2. Using AI to identify next-best actions

Now that we know the problem, it’s important to take action and solve it. No one wants to spend time analyzing a million charts or rows of data in a spreadsheet. Decision-makers need to know what the issue is, what they need to do and how they need to do it to affect change. By using AI to provide predictive and prescriptive recommendations in a culturally sensitive way, we can bridge the equity gap.

In the John Doe example, the prescriptive recommendations that will improve John’s outcomes include finding John a doctor that speaks Spanish and setting up John with the telehealth services to ensure he has continued care regardless of his transportation challenges. AI allows us to replicate this over millions of patients quickly when compared to doing so by hand. If Amazon can predict which book on the history of World War II I should read next based on my buying history, certainly we can use similar technology to predict what issues will arise for our patients and what we need to do to intervene.
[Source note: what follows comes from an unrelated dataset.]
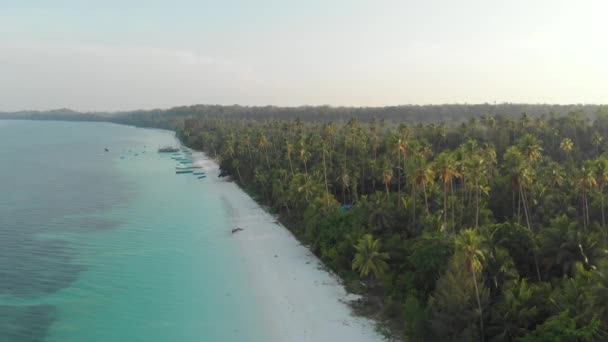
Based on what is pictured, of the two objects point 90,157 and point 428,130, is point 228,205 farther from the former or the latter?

3. Using AI to better allocate limited resources 

Resources are often limited in healthcare. AI technology can help providers make better decisions on where to invest, build and allocate resources more effectively to close the disparities. This type of technology provides a more strategic view that helps managers and executives answer the question, “do I have the right skill sets and resources to meet my health equity challenges?”  If not, do I need to shift certain resources (e.g. Spanish speaking doctors) to other clinics and patients, or do I need to invest in new approaches (e.g. telehealth) or partnerships (e.g. taxi company, local churches) that help me to better treat each patient?

Healthcare is a human issue 

AI can make the entire healthcare system more efficient and effective at identifying and solving these inequity issues. But at the end of the day, healthcare is still a people issue. As a doctor, I was trained to believe that I am in charge of a person’s health. They come to me for a diagnosis and I write the prescription for a medication they need to address it. In reality, 99% of the patient’s life occurs outside the doctor’s office and in their community. In order to improve health equity, we must find ways to partner with the leaders of the communities in which they live.

Medical male circumcision has long been known to be a key tool in reducing the risk of HIV transmission. Now imagine yourself, an outsider, entering a Zulu community in Southern Africa.  No one speaks English and they have a very specific understanding of healthcare. Try to convince a 21-year-old Zulu man to get circumcised for his health — it’s an uphill battle. Who does this 21-year-old man listen to? Most likely his community tribal leaders. A lot of the work the BroadReach Group does today is identifying the local on-the-ground structures, whether they be the tribal or cultural structures, that would influence the community’s decision-making. Essentially choosing the next-best actions informed by behavior science. We then partner with these community groups to craft messaging and create programs to convince the population to take these health steps.

While it may look a little different, we face the same distrust patterns in the U.S., now more so than ever before. How do we convince people that are wary of health systems to see a doctor every year or get vaccinated against COVID-19? Close partnerships with trusted local community leaders.

The healthcare industry can’t solve the equity problem alone — we need partnerships. When healthcare companies partner with the private technology sector, it helps us think outside of the industry about what’s cutting edge — like new AI-driven technology — and how we can apply it to healthcare. When healthcare companies partner with local community leaders, we can effect real change within a hard-to-reach population. Health inequity is a comprehensive problem that covers all of society. We can’t do it alone.